3. Das „Vorgepackte Mittagessen“ (Layout-Aware Runtime)
Das Problem: Der Hochgeschwindigkeits-Schneider funktioniert nur, wenn das Gemüse in einem ganz bestimmten, dichten Gitter angeordnet ist (ein „kompaktes“ Layout). Aber der Rest der Küche lagert Gemüse in losen, Standard-Beuteln.
- Der schlechte Weg: Jedes Mal, wenn Sie den Schneider benutzen wollen, halten Sie inne, nehmen das Gemüse aus dem Beutel, ordnen es perfekt in einem Gitter an, schneiden es und packen es dann wieder in einen Beutel zurück. Dieses „Umordnen“ dauert fast so lange wie das Schneiden selbst, was den Geschwindigkeitsvorteil zunichtemacht.
Die SMEPilot-Lösung: SMEPilot ist klug dabei, wann umgeordnet wird.
- Für statische Zutaten (wie Modellgewichte): Es ordnet sie einmalig, wenn die Küche öffnet, in das perfekte Gitter an, sodass sie für jede Bestellung sofort bereit sind.
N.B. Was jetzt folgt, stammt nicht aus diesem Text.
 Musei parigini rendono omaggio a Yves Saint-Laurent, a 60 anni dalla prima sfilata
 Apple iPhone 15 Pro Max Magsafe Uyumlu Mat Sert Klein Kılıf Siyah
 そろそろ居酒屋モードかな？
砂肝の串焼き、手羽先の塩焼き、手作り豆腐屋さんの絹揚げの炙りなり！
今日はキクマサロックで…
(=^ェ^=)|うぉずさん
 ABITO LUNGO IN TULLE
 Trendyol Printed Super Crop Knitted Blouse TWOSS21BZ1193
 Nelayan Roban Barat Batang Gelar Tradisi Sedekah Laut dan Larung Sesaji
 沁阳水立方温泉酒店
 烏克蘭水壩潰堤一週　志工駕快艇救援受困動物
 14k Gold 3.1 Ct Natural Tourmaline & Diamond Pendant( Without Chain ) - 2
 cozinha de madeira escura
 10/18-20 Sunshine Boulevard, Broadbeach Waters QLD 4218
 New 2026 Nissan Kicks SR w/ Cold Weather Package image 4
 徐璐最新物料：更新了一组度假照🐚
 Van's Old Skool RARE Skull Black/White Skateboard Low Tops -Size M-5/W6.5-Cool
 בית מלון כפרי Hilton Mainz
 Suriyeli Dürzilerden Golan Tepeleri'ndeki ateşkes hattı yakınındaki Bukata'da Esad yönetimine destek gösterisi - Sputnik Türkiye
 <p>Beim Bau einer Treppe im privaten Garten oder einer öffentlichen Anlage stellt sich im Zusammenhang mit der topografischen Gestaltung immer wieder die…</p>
- Für frische Zutaten (wie neue Daten): Es ordnet sie unmittelbar in das Gitter ein, wenn sie erstellt werden, sodass sie ohne zusätzliche Schritte später bereit für den Schneider sind. Dies vermeidet den „Umordnungs-Malus“.
Die Ergebnisse: Wie viel schneller?
Die Forscher haben SMEPilot auf Handys, Laptops und Servern mit populären KI-Modellen (wie Llama und Qwen) getestet.
- Die Geschwindigkeit: SMEPilot machte die KI bis zu 3,94-mal schneller als die Standardmethode zum Ausführen dieser Modelle auf CPUs.
- Die Energie: Da es die Arbeit so viel schneller erledigt, verbraucht es auch weniger als die Hälfte der Energie im Vergleich zur Standardmethode.
- Der Vergleich: In einigen Tests war die CPU, die SMEPilot ausführt, fast so schnell wie eine dedizierte Grafikkarte (GPU), die normalerweise der „schwere Arbeiter“ für KI ist.
Das Faz-Wort
Die Arbeit argumentt, dass SME (die neue Maschine) kein Zauberstab ist, der die alten Köfe ersetzt. Stattdessen kommt die beste Leistung durch einen klugen Manager (SMEPilot) zustande, der weiß:
- Wann man die Maschine nutzt und wann man die Köfe nutzt.
- Wie man die Arbeit aufteilt, damit alle beschäftigt bleiben.
- Wie man den Arbeitsplatz organisiert, damit keine Zeit mit dem Vorbereiten verschwendet wird.
Durch dies können gewöhnliche Computer leistungsstarke KI viel schneller und effizienter ausführen als zuvor.